La Russia ha gettato via il suo ‘soft power’, la sua autorità morale nel mondo, con la quale poteva un tempo essere considerata l’alternativa all’ordine mondiale guidato dall’Occidente. Ora è vista positivamente solo in Vietnam, Ghana e China. Proprio perchè Putin è riuscito a fare dell’ottima pubblicità alle capacità militari russe, la NATO è ora più unita che mai e le spese per la difesa, da tempo snobbate in Europa, iniziano a essere ridiscusse (ci si aspetta un aumento medio dell’8% quest’anno). Per la NATO, affrontare seriamente la sfida russa significa anche negare a Putin la credibilità e l’autorità che non merita. Non solo ogni volta che un nuovo allarme appare – come quando il segretario del Joint Chiefs of Staff Martin Dempsey ha detto che “la Russia rappresenta la più grande minaccia alla sicurezza nazionale americana” – la macchina della propaganda di Mosca ottiene un nuovo titolo da prima pagina; Putin deve anche sentirsi particolarmente soddisfatto.

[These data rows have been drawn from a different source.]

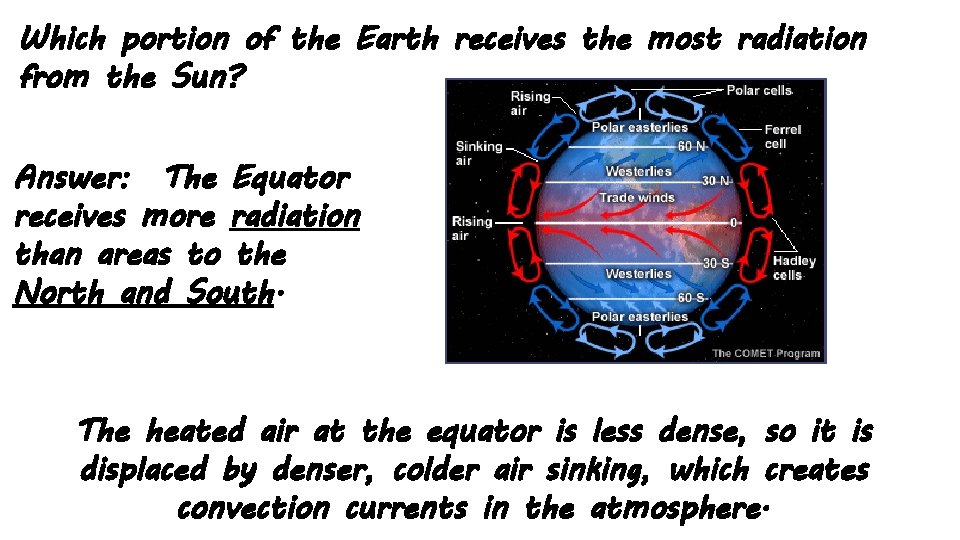 Which portion of the Earth receives the most radiation from the Sun?

Answer: The Equator receives more radiation than areas to the North and South.

Rising air
Polar cells
Polar easterlies
Ferrel cell
Sinking air
60 N
Westerlies
30 N
Trade winds
Rising air
0
30 S
Hadley cells
Westerlies
60 S
Polar easterlies
The COMET Program

The heated air at the equator is less dense, so it is displaced by denser, colder air sinking, which creates convection currents in the atmosphere.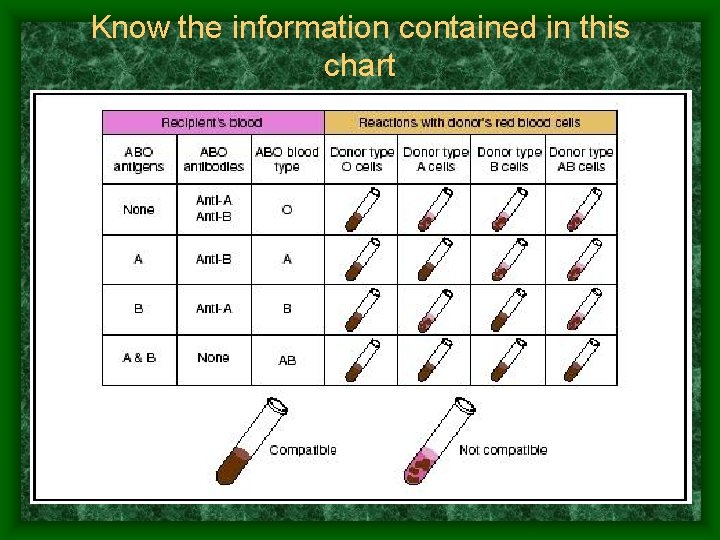 Know the information contained in this chart

| Recipient's blood | | | Reactions with donor's red blood cells | | | |
|---|---|---|---|---|---|---|
| ABO antigens | ABO antibodies | ABO blood type | Donor type O cells | Donor type A cells | Donor type B cells | Donor type AB cells |
| None | Anti-A Anti-B | O | | | | |
| A | Anti-B | A | | | | |
| B | Anti-A | B | | | | |
| A & B | None | AB | | | | |

Compatible

Not compatible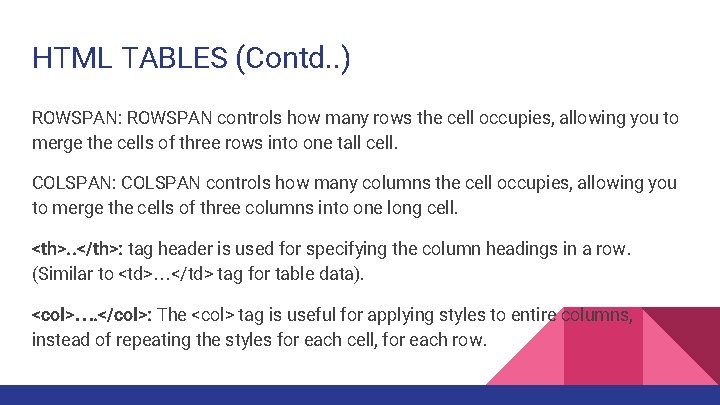 HTML TABLES (Contd..)

ROWSPAN: ROWSPAN controls how many rows the cell occupies, allowing you to merge the cells of three rows into one tall cell.

COLSPAN: COLSPAN controls how many columns the cell occupies, allowing you to merge the cells of three columns into one long cell.

<th>..</th>: tag header is used for specifying the column headings in a row. (Similar to <td>…</td> tag for table data).

<col>….</col>: The <col> tag is useful for applying styles to entire columns, instead of repeating the styles for each cell, for each row.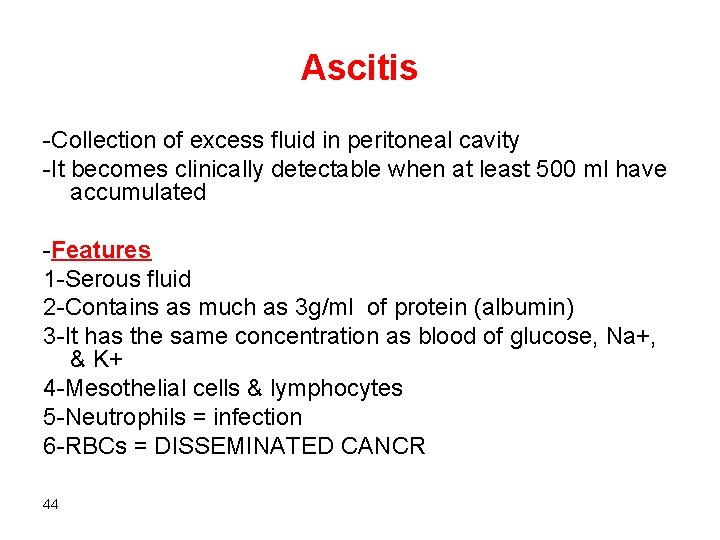 Ascitis

-Collection of excess fluid in peritoneal cavity
-It becomes clinically detectable when at least 500 ml have accumulated

-Features
1-Serous fluid
2-Contains as much as 3g/ml of protein (albumin)
3-It has the same concentration as blood of glucose, Na+, & K+
4-Mesothelial cells & lymphocytes
5-Neutrophils = infection
6-RBCs = DISSEMINATED CANCR

44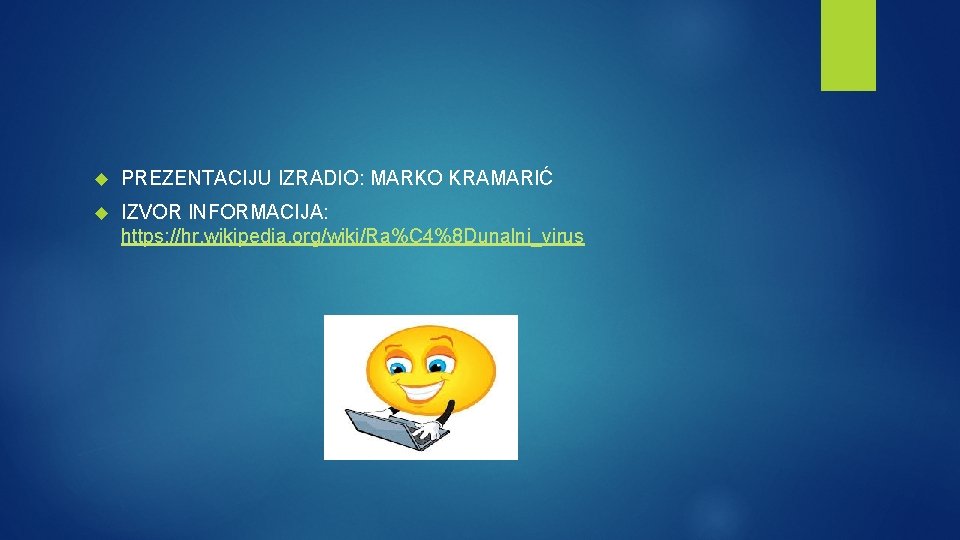 PREZENTACIJU IZRADIO: MARKO KRAMARIĆ

IZVOR INFORMACIJA: https://hr.wikipedia.org/wiki/Ra%C4%8Dunalni_virus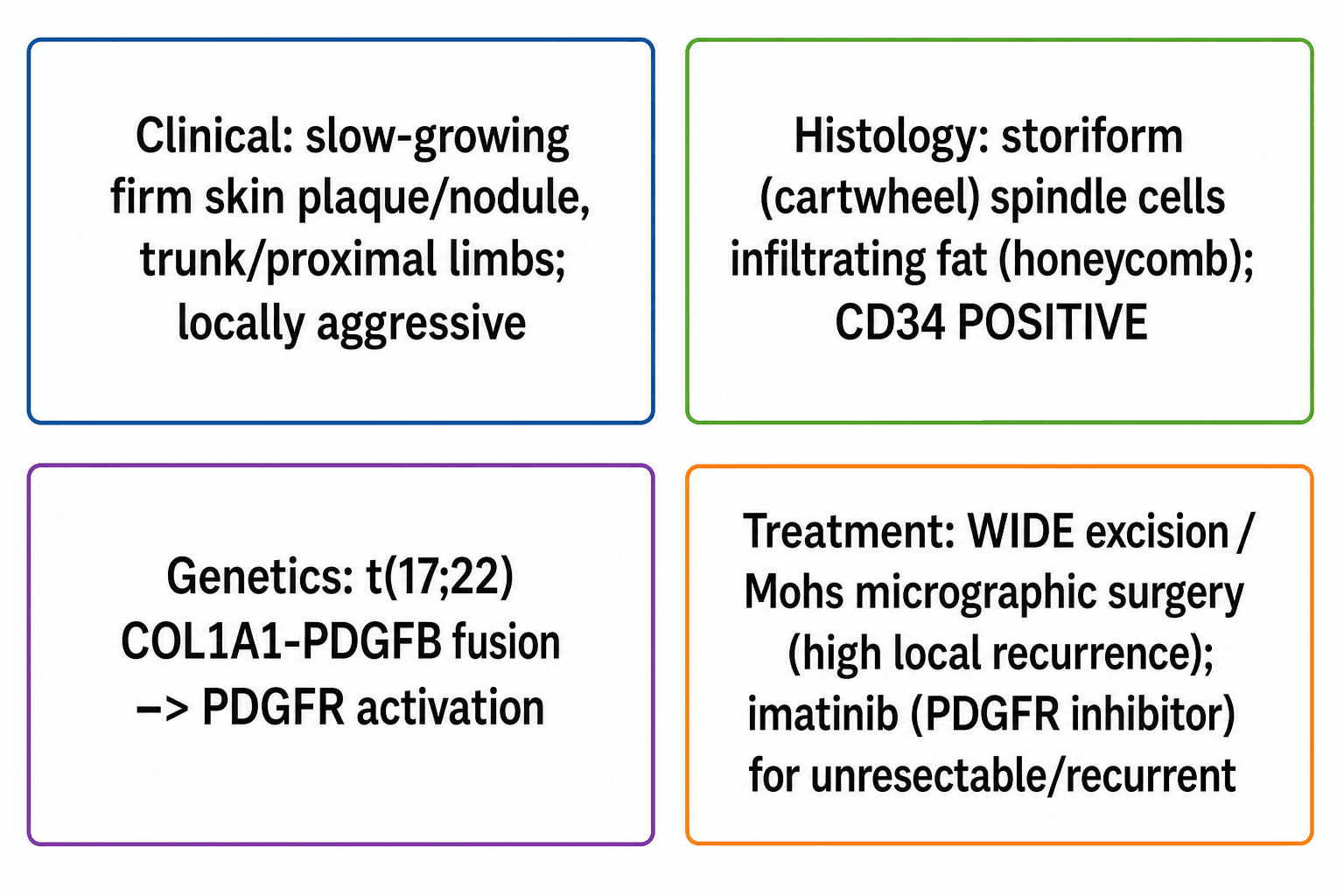 Clinical: slow-growing firm skin plaque/nodule, trunk/proximal limbs; locally aggressive

Histology: storiform (cartwheel) spindle cells infiltrating fat (honeycomb); CD34 POSITIVE

Genetics: t(17;22) COL1A1-PDGFB fusion –> PDGFR activation

Treatment: WIDE excision / Mohs micrographic surgery (high local recurrence); imatinib (PDGFR inhibitor) for unresectable/recurrent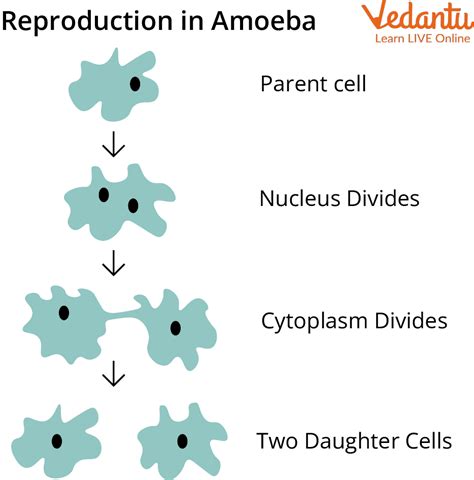 Reproduction in Amoeba

Vedantu
Learn LIVE Online

Parent cell

Nucleus Divides

Cytoplasm Divides

Two Daughter Cells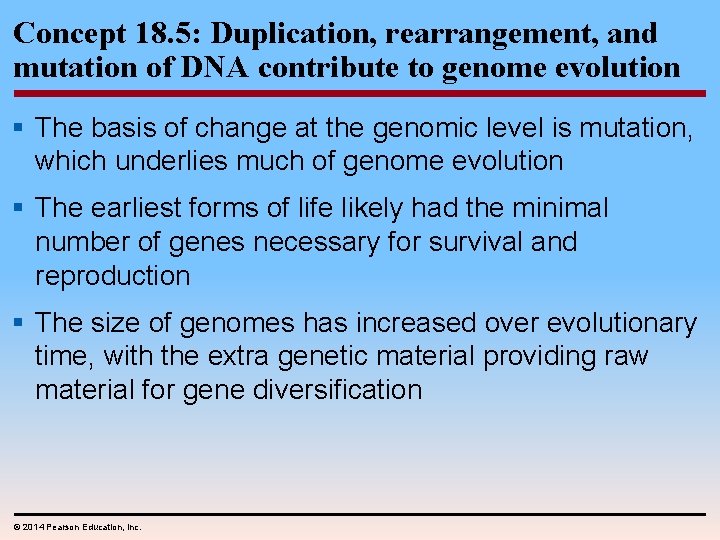 Concept 18.5: Duplication, rearrangement, and mutation of DNA contribute to genome evolution

▪ The basis of change at the genomic level is mutation, which underlies much of genome evolution

▪ The earliest forms of life likely had the minimal number of genes necessary for survival and reproduction

▪ The size of genomes has increased over evolutionary time, with the extra genetic material providing raw material for gene diversification

© 2014 Pearson Education, Inc.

A torto o a ragione, dal punto di vista di Putin, è solo la paura a far sì che l’Occidente gli parli e presti attenzioni agli interessi russi. Finora gli abbiamo dato ragione. Con le nostre paure, non solo stiamo effettivamente incoraggiando Putin a considerare sempre più ‘avventure’, gli stiamo persino dando il prestigio che il leader di una nazione in declino, impoverita, sottopopolata tra la prospera Europa e la crescente Cina non meriterebbe. Al momento, l’Occidente sta facendo da PR alla Russia di Putin. Mantenere un atteggiamento più rilassato ed essere meno inclini a sobbalzare ogni volta che sferraglia la sciabola potrebbe, nel breve periodo, farlo infuriare e incoraggiarlo a mosse più caute. Nel lungo periodo invece, se dovesse capire di essere trattato come un fastidioso ultimo arrivato, piuttosto che una temibile minaccia, potrebbe finalmente dimostrargli che il bluff non è mai una scorciatoia per lo status di grande potenza. Dopotutto, Putin non è un pazzo né un fanatico, e il personale di cui si circonda è generalmente composto da arrivisti e pragmatisti animati da egoismo. Alla fine, non farsi prendere dal panico e non permettere a Putin di plasmare l’agenda geopolitica a suon di sciabola potrebbe essere la risposta più efficiente ai suoi capricci.